*Задания*:
[1] Ответьте на вопросы по тексту о «Дневнике словесника»:
(a) Кому, согласно тексту, принадлежало право выбора начальницы гимназии?
(b) Сколько статей, по словам текста, было опубликовано в черносотенных газетках против барнаульской женской гимназии и автора дневника?
(c) Кем по должности был человек, сменивший Б-ского?
[2] Подхватите текст о «Дневнике словесника» и напишите его продолжение, начиная сразу после последнего предложения.

*Исходный текст*:
★ ★ ★ ★ ★ ★ ★
Бюрократизм в просвещении ведет к заорганизованности, к нелепым попыткам регламентировать все и вся, к подавлению самодеятельности и самоорганизации учащихся. Признается только один способ организации — сверху. Стремление к господству над мыслями, душами и телами учеников представляет собой своеобразный пережиток крепостничества в школьном деле. А это ведет, во-первых, к воспитанию пассивных, лишенных инициативы навыков самоуправления людей. Во-вторых, такая система с малых лет и в массовом масштабе воспроизводит отчуждение учащихся от школы, от совместного труда и совместной ответственности, от общества. В-третьих, это неминуемо ведет к тому, что единственным доступным средством самозащиты могут быть слепые вспышки гнева, истерии, ненависти, которые грозят превратиться в социально наследуемые черты характера. К тому же женским гимназиям приходится жить на частные средства и они вынуждены выискивать богатых меценатов. Тут уже не до того, чтобы считаться с их нравственными качествами, — были б деньги. А от попечителя зависела не только хозяйственная обеспеченность гимназии. Ему принадлежат и другие важные права, в том числе выбор начальницы гимназии.

«Дневник словесника» описывает жизнь в трудное время, когда как в центре, так и в провинции активизировалась черная сотня[4] — «союзники», как называли их тогда. Они имели свои многочисленные газеты, местные организации, тесно срастались с бюрократией, оказывали сильное влияние на власть предержащих — и как увидит внимательный читатель — на функционирование школьных заведений. Больше десятка статей было опубликовано в черносотенных газетках, в которых поносились барнаульская женская гимназия и автор публикуемого дневника. Все это еще более осложняло жизнь педагога, которому надо было противостоять и разнузданному идеологическому нажиму черной сотни.

Один за другим проходит перед читателем «Дневника» целая череда руководителей гимназии. Вот назначается председателем педагогического совета женской гимназии некто Б-ский — «карьерист до мозга костей, строящий все на связях и протекции, а потому надменный с низшими и заискивающий с высокими», который не гнушается доносами, слежкой, провокациями. Его заменяет регистратор духовной консистории, горький пьяница. Следующий начальник Ш-ко — убежденный борец против проникновения в гимназию «кухаркиных детей», любитель сыска и декламации. Директор мужской гимназии, который «окончательно превращается в жандарма» и снимает допросы с родителей, чтобы скомпрометировать одного из них. При всех различиях эти начальники едины в своем непрофессионализме, в неустанном гонении на любое полезное педагогическое начинание.

И невольно читатель задаст себе вопрос: что за удивительный механизм функционирует здесь, который безошибочно отбирает из огромного числа честных, деятельных, способных педагогов людей, наименее подходящих для выполнения своих функций? Почему всплывают далеко не лучшие представители рода человеческого? Почему педагоги не имеют к подбору начальников никакого отношения? Неужели учителя сами не в состоянии выделить из своей среды руководителей?
★ ★ ★ ★ ★ ★ ★
*Записанные данные*:

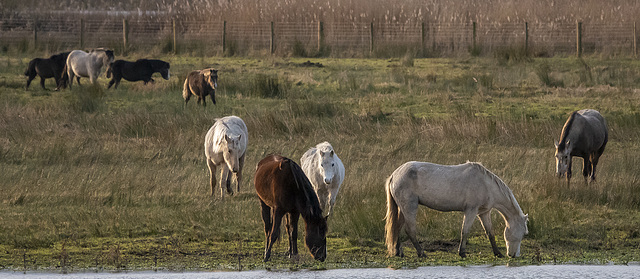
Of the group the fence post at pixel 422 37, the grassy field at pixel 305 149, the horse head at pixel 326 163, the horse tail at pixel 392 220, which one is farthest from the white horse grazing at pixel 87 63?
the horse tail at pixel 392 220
★ ★ ★ ★ ★ ★ ★
*Ответы к заданиям*:
[1]
(a) Попечителю.
(b) Больше десятка.
(c) Регистратором духовной консистории.

[2]
Все дело, видимо, в том, что власть боится, не хочет поступиться далее самым малым — делегировать, хотя бы частично, право принятия решений в области образования, опасаясь прихода людей самостоятельных и просвещенных. Она сознает важность своей привилегии — раздавать должности, хлебные места тем, кто больше «уважает», говоря точнее, кто самоотверженнее лакействует. Ведь кто пойдет за безыдейной и бездарной властью без пряника и кнута? Наконец, сфера просвещения кажется для власть предержащих очень подходящей еще и потому, что здесь — по их представлению — не требуется никакого профессионализма, здесь может занимать должность любой. Сюда можно отправить и кума, и свата, и лизоблюда, и просто ни на что не годного человека.

Сознание, что целиком и полностью как назначением, так и существованием своим чиновник зависит от связей в округе, министерстве, в свою очередь укрепляло в нем убеждение, что закон для него не писан. «Здесь в каждой школе, — отмечает автор, — есть своя власть, одаренная большими полномочиями. И эта власть в лице директора или председателя, как у нас, держит всю «вверенную ему» школу в своем кулаке».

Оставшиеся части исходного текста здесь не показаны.